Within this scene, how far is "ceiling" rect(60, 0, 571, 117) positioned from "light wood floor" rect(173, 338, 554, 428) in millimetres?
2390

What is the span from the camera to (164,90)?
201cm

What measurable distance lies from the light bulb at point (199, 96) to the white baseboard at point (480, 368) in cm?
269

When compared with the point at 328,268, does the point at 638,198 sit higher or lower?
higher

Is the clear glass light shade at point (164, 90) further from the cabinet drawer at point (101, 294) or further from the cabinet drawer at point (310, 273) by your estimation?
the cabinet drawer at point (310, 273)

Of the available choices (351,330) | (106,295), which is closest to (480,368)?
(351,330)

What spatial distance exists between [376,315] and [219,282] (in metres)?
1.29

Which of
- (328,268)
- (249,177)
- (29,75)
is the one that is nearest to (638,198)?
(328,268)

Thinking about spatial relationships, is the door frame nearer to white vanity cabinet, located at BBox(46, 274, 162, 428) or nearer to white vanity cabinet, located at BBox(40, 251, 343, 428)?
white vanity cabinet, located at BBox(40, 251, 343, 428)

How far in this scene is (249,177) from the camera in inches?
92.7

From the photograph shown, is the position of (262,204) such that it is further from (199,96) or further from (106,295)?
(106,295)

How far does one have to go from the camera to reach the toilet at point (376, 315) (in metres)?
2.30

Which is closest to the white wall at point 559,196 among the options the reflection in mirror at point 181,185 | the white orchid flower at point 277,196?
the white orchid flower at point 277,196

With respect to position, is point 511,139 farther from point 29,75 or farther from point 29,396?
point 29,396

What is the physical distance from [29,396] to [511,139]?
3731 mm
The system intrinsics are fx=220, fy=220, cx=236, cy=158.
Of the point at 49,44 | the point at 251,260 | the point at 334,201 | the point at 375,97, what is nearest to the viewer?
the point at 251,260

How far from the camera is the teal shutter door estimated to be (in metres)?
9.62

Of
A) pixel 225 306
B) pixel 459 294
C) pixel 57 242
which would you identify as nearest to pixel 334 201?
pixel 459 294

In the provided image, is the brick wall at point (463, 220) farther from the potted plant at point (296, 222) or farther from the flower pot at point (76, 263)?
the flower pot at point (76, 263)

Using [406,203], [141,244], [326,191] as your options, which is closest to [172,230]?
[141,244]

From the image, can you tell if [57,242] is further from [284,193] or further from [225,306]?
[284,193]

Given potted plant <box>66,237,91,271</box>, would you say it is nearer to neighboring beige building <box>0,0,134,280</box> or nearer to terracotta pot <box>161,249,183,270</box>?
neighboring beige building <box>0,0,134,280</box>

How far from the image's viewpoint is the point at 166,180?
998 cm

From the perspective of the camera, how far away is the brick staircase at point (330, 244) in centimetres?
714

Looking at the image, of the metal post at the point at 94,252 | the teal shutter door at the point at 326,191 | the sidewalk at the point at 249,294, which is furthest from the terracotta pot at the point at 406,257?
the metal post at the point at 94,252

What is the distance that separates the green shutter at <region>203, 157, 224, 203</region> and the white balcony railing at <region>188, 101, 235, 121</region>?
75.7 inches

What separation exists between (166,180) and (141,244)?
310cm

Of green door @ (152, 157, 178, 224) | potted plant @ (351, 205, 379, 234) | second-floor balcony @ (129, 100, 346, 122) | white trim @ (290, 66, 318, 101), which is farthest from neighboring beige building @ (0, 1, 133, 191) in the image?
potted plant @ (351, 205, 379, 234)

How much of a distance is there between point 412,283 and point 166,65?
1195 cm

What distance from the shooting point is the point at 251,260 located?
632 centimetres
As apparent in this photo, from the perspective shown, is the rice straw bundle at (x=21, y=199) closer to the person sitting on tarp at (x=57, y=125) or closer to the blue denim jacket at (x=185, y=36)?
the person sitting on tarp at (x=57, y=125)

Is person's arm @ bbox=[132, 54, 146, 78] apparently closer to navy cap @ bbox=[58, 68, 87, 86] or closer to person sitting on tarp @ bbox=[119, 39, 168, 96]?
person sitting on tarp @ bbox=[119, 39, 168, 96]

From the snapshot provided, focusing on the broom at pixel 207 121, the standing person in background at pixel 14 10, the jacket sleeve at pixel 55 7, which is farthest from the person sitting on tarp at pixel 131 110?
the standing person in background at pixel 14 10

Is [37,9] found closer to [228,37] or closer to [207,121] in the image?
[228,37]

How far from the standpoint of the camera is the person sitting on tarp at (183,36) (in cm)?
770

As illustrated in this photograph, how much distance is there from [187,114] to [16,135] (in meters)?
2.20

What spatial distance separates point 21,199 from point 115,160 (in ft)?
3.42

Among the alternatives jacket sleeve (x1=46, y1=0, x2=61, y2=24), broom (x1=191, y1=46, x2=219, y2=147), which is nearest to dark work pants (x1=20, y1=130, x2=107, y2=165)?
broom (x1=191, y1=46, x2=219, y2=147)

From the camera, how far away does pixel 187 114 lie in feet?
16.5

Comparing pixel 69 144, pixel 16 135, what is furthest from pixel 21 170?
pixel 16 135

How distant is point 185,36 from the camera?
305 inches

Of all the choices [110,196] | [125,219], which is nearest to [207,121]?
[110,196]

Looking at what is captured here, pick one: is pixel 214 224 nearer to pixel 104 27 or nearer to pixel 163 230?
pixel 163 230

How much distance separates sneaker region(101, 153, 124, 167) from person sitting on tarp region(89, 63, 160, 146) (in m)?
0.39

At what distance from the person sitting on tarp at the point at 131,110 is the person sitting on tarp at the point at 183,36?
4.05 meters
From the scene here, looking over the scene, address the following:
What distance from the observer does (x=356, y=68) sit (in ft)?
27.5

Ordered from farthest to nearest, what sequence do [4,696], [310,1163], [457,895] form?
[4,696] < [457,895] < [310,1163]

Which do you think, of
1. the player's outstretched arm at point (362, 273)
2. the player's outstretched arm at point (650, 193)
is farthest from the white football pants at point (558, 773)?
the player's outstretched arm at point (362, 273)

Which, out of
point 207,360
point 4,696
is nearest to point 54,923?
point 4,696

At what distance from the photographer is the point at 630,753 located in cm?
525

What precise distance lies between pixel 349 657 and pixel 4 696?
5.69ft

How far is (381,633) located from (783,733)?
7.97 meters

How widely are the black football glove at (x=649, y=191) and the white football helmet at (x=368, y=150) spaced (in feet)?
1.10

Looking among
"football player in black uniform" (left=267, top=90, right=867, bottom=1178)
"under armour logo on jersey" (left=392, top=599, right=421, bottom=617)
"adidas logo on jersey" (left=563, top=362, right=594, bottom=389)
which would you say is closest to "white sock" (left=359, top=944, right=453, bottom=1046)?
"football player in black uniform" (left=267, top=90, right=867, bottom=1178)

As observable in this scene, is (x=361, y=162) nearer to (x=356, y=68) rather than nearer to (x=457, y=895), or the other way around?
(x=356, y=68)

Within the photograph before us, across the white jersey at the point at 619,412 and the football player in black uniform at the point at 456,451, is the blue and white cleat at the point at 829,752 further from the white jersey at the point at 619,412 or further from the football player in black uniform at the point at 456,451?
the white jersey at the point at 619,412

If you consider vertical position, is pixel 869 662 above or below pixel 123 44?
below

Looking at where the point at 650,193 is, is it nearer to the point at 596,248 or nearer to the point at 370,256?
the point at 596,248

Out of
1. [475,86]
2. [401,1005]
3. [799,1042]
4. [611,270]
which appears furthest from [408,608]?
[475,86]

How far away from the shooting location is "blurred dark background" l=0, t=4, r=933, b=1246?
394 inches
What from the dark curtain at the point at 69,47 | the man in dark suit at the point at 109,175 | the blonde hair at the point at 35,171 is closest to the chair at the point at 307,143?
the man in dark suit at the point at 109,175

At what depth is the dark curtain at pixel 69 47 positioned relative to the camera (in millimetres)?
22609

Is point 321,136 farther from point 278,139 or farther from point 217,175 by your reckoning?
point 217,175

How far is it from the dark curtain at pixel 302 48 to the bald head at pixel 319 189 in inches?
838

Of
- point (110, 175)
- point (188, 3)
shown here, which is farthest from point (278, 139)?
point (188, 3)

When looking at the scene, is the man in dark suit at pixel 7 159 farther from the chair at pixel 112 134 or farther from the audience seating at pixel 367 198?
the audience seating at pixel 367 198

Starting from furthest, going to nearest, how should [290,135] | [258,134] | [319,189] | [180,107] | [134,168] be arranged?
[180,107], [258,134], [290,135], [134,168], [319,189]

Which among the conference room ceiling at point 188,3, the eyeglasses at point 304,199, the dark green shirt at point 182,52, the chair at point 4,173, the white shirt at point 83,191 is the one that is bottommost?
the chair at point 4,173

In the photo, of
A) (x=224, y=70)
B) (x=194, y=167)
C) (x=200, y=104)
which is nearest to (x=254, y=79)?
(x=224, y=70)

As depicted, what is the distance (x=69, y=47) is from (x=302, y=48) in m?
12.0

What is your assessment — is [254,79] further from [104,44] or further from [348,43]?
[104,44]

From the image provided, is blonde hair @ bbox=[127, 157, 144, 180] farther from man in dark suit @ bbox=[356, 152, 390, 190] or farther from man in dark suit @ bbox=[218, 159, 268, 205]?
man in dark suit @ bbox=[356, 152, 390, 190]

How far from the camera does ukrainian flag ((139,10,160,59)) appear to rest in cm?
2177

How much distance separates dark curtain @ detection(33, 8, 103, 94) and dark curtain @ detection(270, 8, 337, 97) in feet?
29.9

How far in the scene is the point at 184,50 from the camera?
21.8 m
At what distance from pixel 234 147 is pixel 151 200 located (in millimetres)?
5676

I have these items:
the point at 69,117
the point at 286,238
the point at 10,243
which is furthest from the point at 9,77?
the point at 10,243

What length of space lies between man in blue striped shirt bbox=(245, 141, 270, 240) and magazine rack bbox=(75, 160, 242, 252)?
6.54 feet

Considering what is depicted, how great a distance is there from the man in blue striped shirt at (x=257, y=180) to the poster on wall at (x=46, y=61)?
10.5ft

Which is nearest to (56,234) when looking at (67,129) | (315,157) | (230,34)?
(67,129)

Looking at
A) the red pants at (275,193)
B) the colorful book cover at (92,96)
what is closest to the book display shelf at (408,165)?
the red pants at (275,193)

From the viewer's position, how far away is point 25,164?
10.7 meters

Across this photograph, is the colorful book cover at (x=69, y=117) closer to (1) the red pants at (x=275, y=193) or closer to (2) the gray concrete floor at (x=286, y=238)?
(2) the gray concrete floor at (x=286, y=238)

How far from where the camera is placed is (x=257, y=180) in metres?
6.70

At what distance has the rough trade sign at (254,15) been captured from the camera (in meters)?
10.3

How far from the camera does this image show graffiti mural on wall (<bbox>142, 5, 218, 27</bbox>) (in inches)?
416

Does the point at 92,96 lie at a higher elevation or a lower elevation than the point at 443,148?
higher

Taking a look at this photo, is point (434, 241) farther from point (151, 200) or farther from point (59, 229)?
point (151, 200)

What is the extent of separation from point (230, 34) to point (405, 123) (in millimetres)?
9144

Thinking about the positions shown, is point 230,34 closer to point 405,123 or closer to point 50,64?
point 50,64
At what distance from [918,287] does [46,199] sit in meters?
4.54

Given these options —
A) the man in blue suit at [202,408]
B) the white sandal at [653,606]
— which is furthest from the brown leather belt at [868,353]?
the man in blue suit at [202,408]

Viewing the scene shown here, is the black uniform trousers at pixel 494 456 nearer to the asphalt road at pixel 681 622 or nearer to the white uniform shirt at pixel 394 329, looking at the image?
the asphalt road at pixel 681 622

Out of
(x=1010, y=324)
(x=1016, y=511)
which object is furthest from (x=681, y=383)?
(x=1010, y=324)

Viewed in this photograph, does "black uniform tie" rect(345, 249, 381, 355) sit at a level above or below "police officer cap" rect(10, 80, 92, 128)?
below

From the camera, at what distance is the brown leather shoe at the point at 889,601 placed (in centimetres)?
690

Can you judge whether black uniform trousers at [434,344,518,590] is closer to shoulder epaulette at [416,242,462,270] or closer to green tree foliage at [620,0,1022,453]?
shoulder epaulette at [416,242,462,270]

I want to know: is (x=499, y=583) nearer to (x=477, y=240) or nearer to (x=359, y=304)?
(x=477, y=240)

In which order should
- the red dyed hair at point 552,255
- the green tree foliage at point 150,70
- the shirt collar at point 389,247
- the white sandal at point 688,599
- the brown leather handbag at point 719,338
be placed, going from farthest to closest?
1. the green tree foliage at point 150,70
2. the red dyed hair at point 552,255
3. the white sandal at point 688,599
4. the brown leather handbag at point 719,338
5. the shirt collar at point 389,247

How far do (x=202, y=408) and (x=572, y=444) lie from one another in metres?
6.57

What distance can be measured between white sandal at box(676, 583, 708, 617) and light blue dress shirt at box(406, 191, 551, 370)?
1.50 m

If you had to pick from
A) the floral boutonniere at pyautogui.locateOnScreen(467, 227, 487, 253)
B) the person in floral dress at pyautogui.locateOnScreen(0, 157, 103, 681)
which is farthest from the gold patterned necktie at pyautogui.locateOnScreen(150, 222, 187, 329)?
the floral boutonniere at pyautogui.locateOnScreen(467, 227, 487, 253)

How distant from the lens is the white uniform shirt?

Given instruction:
From the line containing "How far do (x=202, y=408)" to the last line of the material, please quote every line exactly and only those.

Complete response:
How far do (x=202, y=408) and (x=572, y=444) lie from one another in metres?
6.57

What distance can be measured between white sandal at box(676, 583, 708, 617) and light blue dress shirt at box(406, 191, 551, 370)?
1.50 m

If you had to pick from
A) the floral boutonniere at pyautogui.locateOnScreen(467, 227, 487, 253)
B) the person in floral dress at pyautogui.locateOnScreen(0, 157, 103, 681)
which is farthest from the gold patterned necktie at pyautogui.locateOnScreen(150, 222, 187, 329)?
the floral boutonniere at pyautogui.locateOnScreen(467, 227, 487, 253)

How distant from the lens is the white uniform shirt?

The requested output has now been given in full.